%%
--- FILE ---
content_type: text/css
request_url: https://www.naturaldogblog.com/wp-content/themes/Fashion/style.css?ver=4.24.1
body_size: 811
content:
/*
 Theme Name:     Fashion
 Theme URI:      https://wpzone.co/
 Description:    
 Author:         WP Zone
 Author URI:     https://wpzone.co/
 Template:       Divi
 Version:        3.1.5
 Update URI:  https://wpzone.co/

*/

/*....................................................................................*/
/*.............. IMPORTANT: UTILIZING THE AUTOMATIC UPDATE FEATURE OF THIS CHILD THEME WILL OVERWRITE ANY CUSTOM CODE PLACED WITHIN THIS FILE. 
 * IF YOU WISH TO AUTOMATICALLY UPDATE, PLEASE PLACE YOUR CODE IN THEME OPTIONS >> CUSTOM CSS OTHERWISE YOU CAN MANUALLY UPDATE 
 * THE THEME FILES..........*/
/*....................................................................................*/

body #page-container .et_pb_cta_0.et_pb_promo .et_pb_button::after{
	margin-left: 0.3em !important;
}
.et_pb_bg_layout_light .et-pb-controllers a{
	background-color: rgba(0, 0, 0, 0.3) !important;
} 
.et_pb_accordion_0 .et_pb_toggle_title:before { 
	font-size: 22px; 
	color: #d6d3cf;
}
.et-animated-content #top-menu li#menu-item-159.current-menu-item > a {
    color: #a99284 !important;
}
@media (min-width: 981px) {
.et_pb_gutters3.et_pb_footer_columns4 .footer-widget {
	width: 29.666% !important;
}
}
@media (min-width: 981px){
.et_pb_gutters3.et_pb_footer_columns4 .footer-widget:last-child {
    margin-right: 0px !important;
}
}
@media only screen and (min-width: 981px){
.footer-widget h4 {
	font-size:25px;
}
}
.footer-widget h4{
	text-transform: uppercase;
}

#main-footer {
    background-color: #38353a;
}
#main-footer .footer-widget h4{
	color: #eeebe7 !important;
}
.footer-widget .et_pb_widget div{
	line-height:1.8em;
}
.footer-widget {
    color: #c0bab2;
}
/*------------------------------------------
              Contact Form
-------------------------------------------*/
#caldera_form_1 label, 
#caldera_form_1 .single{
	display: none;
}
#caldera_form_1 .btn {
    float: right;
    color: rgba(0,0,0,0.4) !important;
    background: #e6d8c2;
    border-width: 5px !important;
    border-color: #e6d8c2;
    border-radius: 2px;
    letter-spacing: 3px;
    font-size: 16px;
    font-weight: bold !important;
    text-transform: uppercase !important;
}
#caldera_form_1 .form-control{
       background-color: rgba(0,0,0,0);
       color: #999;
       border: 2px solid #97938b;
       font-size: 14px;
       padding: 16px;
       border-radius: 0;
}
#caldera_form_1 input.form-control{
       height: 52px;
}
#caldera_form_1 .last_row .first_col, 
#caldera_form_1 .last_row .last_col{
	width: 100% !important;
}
%%
#### [WHAT IS BEING ASKED]
Track down every line in the entries that includes the string "uppercase", and copy it.

#### [RESULT FOR THIS EXERCISE]
	text-transform: uppercase;
    text-transform: uppercase !important;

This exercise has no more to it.